◆ **Material for this exercise**:
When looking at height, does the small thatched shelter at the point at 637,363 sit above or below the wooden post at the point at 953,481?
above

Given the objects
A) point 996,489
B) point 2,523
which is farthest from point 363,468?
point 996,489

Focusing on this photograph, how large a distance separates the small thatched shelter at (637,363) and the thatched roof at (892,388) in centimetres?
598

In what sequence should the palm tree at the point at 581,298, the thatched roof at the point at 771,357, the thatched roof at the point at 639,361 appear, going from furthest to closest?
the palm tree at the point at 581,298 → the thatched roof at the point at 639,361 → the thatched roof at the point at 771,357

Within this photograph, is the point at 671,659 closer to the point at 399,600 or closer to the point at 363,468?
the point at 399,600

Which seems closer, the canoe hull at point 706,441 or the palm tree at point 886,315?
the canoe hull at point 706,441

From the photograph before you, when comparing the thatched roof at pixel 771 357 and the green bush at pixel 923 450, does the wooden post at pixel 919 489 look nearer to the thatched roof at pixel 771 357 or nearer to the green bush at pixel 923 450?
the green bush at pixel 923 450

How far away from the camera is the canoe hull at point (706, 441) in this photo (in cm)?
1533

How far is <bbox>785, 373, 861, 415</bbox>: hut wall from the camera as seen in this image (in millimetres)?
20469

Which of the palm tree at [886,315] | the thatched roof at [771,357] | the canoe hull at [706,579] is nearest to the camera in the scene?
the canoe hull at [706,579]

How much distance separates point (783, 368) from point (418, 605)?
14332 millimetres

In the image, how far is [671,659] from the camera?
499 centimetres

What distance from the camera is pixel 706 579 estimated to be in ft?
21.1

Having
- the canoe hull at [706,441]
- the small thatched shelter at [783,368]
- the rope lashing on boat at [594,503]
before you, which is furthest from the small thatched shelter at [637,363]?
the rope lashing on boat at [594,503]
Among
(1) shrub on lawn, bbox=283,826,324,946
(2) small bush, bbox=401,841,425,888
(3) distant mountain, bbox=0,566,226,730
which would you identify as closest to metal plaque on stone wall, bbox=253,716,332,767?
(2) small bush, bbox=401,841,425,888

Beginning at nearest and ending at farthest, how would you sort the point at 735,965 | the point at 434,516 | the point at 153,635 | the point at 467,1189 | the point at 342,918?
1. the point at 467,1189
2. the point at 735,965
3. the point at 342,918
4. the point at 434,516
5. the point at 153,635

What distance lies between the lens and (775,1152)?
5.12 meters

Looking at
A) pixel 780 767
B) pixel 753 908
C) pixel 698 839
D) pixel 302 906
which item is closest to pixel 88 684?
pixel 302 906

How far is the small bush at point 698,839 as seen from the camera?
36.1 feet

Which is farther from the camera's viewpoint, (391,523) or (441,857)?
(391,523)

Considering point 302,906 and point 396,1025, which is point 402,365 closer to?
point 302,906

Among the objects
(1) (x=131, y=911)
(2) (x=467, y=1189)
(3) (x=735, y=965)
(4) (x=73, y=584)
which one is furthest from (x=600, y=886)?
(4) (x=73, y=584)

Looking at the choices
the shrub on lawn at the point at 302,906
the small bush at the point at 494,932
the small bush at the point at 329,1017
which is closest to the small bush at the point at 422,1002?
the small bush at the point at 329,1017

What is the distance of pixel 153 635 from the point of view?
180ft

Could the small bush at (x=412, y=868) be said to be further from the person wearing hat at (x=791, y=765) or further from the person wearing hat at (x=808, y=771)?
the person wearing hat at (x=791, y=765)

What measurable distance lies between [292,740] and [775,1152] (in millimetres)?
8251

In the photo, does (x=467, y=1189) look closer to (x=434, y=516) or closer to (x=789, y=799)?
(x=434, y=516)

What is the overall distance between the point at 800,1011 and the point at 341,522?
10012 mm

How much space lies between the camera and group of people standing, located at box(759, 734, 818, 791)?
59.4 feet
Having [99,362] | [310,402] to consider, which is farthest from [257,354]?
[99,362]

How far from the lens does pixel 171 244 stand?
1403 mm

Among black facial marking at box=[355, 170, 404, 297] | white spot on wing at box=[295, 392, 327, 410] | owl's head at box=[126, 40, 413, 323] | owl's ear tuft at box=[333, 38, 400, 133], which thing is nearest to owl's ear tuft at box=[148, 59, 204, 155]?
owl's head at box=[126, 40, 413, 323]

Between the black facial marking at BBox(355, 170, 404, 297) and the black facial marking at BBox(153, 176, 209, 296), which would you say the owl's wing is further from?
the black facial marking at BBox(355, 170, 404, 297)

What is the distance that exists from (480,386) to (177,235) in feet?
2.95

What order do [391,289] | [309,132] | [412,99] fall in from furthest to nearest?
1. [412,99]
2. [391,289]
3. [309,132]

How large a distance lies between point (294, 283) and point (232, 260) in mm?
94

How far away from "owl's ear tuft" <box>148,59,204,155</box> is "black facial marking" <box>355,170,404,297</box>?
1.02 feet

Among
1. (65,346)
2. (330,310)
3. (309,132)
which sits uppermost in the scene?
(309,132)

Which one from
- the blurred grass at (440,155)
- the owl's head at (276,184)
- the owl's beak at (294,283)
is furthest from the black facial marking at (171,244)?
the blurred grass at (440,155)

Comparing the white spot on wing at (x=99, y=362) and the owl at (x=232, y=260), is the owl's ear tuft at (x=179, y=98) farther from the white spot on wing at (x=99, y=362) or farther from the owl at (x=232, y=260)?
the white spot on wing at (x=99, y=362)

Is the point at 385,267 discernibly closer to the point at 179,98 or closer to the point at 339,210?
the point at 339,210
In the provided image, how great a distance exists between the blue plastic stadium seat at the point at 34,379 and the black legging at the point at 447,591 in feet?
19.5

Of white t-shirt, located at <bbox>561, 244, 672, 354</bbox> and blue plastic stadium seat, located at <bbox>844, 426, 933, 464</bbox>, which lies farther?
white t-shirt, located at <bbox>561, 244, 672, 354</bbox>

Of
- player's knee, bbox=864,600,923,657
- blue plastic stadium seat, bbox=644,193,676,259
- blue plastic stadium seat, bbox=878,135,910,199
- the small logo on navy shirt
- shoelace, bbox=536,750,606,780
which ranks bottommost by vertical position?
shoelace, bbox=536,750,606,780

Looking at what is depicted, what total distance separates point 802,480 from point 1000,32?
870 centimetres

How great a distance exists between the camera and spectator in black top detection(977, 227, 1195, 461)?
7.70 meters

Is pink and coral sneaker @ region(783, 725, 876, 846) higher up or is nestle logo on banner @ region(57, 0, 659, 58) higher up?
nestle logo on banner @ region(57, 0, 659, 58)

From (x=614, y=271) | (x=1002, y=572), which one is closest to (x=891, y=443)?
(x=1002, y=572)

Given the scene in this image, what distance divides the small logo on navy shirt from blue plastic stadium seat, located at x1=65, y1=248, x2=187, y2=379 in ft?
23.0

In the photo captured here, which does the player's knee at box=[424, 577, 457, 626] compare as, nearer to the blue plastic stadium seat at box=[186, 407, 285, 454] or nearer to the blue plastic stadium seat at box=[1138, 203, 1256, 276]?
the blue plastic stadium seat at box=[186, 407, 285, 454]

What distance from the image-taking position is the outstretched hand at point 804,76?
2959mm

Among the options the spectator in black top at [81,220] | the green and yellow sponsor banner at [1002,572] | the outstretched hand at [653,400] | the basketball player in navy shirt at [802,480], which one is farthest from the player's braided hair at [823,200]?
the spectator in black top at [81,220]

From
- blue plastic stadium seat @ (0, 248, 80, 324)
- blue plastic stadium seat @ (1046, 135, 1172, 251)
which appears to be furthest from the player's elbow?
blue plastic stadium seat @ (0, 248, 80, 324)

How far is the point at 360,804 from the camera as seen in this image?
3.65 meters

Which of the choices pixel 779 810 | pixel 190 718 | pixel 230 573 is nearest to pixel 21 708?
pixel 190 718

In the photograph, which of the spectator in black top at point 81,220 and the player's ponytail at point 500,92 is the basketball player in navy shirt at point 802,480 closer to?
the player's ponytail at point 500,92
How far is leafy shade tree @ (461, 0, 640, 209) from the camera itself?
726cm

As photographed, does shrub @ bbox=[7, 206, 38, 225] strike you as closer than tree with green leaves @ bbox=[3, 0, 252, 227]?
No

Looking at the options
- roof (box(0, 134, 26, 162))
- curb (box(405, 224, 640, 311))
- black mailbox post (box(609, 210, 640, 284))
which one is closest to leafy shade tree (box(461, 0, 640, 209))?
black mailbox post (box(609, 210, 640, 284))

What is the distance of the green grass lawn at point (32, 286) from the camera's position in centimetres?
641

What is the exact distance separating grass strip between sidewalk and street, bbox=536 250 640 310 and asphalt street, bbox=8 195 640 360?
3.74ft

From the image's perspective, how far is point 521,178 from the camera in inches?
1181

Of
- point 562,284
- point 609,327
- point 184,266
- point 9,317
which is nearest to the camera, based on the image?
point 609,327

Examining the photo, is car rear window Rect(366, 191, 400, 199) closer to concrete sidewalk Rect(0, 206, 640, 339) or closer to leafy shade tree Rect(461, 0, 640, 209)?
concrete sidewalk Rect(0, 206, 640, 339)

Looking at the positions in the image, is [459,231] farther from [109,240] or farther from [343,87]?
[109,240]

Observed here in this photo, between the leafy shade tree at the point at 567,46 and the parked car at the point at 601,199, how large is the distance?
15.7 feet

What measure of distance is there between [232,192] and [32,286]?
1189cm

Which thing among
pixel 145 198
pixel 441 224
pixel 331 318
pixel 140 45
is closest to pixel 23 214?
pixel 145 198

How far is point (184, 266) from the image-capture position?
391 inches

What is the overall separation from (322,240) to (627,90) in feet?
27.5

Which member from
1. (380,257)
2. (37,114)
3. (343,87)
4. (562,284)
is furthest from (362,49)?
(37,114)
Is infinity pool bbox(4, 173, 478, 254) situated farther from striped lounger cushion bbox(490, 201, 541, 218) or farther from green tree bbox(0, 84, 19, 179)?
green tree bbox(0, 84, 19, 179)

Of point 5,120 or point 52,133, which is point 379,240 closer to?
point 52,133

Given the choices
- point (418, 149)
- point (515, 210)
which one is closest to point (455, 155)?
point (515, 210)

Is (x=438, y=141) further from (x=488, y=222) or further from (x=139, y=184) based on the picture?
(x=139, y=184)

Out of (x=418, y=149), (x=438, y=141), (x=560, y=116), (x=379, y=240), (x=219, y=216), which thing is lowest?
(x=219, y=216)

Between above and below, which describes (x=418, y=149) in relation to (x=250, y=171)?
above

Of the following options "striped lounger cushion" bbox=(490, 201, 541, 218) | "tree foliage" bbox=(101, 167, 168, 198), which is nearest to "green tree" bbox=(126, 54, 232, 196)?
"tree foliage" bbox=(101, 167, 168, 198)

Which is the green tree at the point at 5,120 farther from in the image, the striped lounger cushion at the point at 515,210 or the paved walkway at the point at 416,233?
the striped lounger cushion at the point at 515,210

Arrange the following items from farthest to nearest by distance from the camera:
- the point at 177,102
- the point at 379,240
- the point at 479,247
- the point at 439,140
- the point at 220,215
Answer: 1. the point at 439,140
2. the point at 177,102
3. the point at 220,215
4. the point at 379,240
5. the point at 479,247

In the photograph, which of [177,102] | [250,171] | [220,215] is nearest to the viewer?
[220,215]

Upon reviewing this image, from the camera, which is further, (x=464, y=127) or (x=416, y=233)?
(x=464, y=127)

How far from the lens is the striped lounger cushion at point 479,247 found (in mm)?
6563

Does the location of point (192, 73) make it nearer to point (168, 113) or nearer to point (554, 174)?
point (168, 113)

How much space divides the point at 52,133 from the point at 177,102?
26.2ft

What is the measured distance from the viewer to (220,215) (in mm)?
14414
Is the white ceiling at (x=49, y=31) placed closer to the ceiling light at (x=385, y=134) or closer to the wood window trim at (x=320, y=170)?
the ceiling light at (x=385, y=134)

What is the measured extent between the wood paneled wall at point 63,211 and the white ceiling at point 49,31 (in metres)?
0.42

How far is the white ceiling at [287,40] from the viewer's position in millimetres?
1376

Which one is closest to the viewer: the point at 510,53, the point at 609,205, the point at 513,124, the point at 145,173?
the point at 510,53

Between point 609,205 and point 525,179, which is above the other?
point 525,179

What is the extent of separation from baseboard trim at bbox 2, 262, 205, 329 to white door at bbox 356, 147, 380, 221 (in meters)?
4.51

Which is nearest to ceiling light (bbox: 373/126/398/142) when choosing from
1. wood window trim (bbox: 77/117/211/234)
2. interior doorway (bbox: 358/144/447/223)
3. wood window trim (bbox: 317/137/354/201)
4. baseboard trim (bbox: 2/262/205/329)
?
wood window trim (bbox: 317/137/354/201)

◆ **Directions**:
Edit everything from the line containing "Is the white ceiling at (x=49, y=31)" down to the end of the listing, changing "baseboard trim" to "skirting board" and leaving all else as is.

◆ **Result below**:
Is the white ceiling at (x=49, y=31) placed closer to the ceiling light at (x=385, y=134) or closer to the wood window trim at (x=320, y=170)?
the ceiling light at (x=385, y=134)

What is the measured extent between the wood paneled wall at point 63,211 and the white ceiling at point 49,31 (in metres)?
0.42

How far is the white ceiling at [287,40] from the viewer's position in millimetres?
1376

Which one is closest to the viewer: the point at 510,53, the point at 609,205, the point at 513,124, the point at 145,173?
the point at 510,53

Between point 609,205 and point 525,179, which is above the other?
point 525,179

What is the extent of separation from skirting board at bbox 2, 262, 205, 329 to white door at bbox 356, 147, 380, 221 (in meters)?
4.51

Which is nearest to ceiling light (bbox: 373/126/398/142) when choosing from
1. wood window trim (bbox: 77/117/211/234)
2. interior doorway (bbox: 358/144/447/223)
3. wood window trim (bbox: 317/137/354/201)
4. skirting board (bbox: 2/262/205/329)
?
wood window trim (bbox: 317/137/354/201)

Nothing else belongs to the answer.